Your answer must be the exact lines of the listing below that run from the line with "Купить Велюр с Оксфордом 2XL" to the line with "African Shirt", ends included, and no pictures.

▸ **RECORDS FOR THIS EXERCISE**
--------

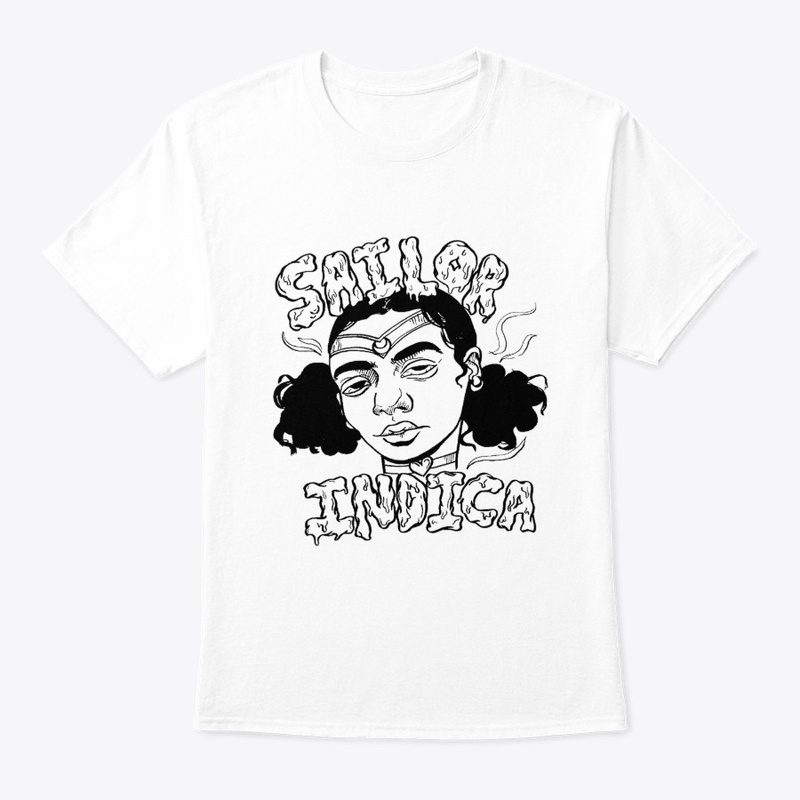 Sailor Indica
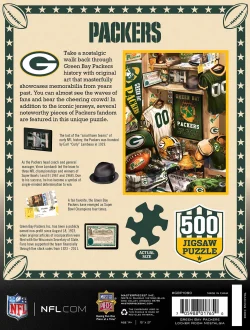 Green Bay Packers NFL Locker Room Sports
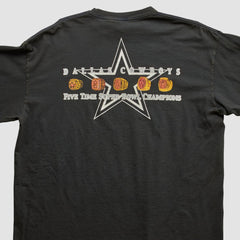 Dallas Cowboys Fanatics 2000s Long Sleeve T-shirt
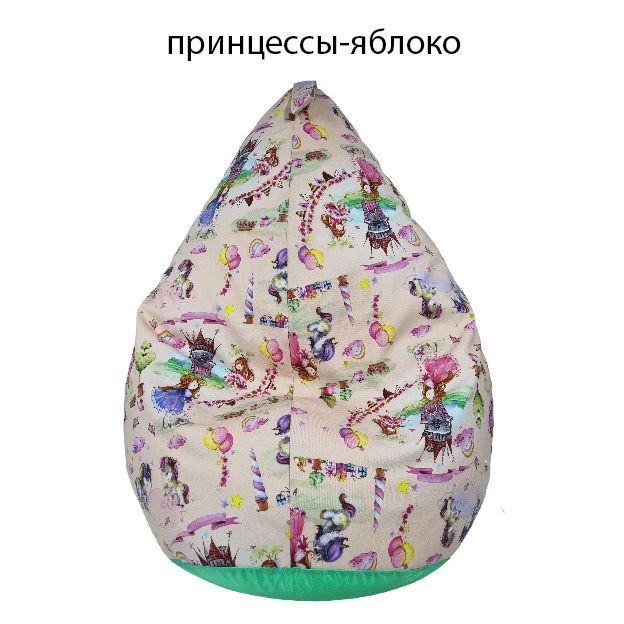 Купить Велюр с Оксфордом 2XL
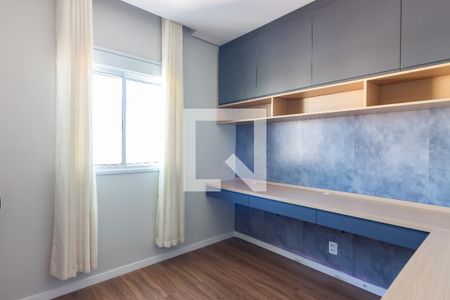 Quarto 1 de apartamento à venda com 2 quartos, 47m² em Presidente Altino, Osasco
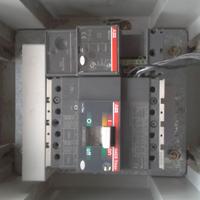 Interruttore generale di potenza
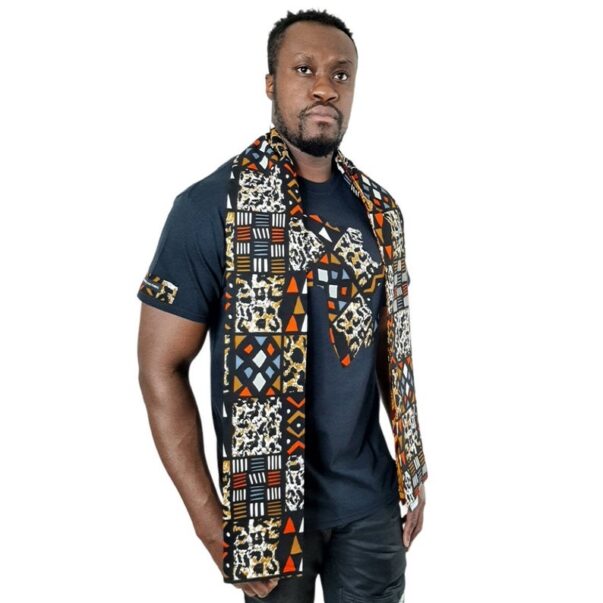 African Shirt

--------

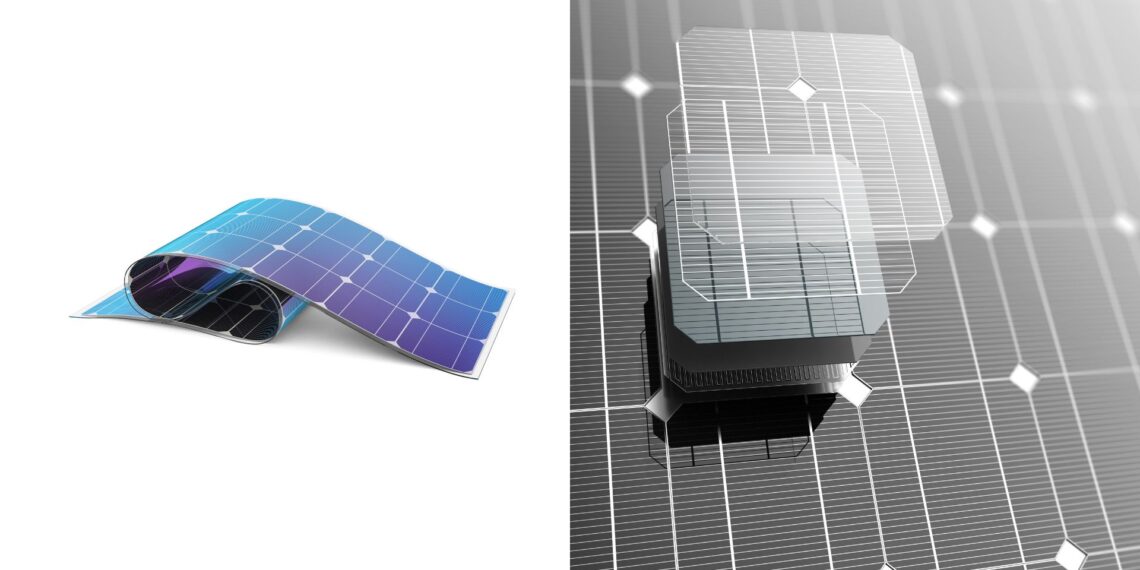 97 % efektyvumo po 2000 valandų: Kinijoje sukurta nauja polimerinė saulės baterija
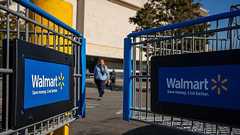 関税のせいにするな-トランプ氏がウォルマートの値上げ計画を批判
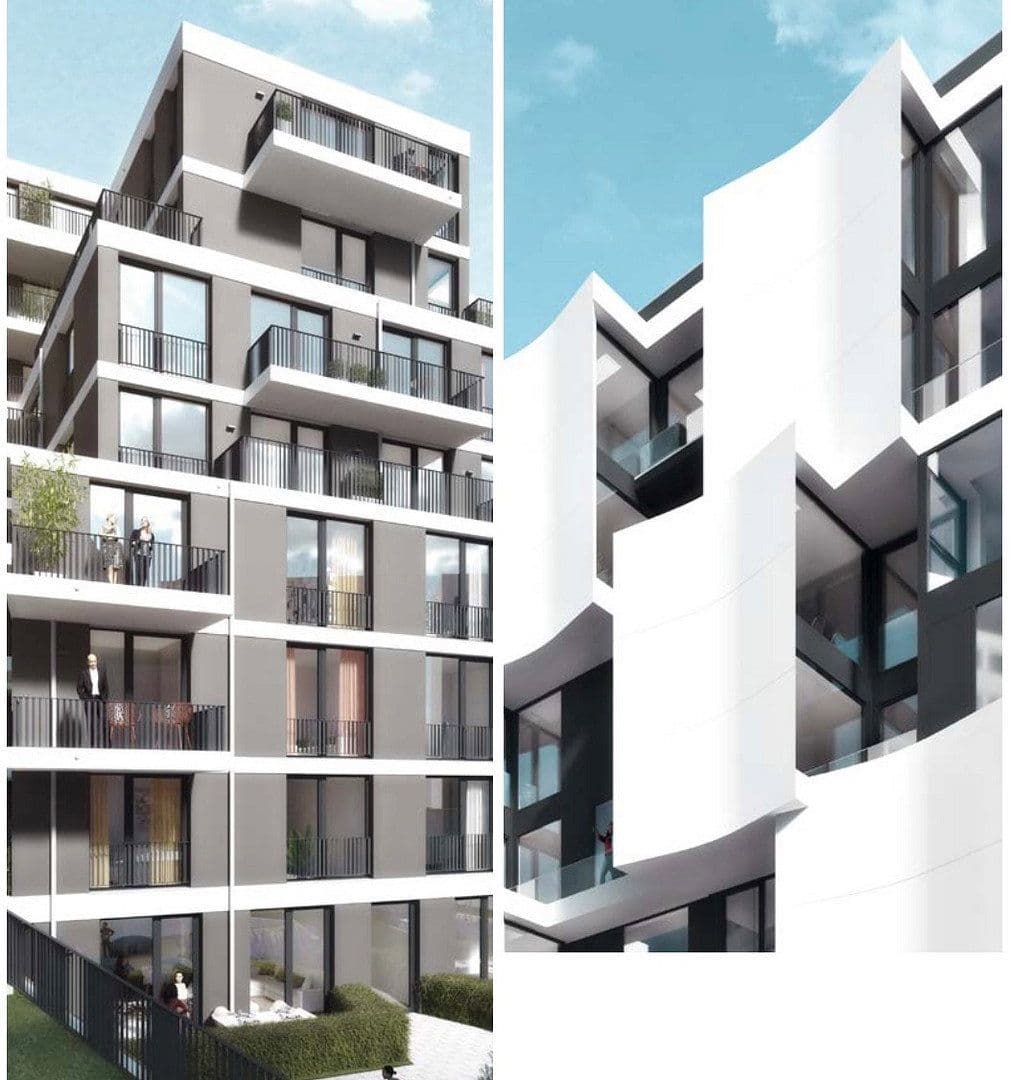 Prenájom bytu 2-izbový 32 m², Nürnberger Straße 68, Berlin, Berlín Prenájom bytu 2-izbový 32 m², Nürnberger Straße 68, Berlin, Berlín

--------

▸ **THE COMPLETED TASK**
 Купить Велюр с Оксфордом 2XL
 Quarto 1 de apartamento à venda com 2 quartos, 47m² em Presidente Altino, Osasco
 Interruttore generale di potenza
 African Shirt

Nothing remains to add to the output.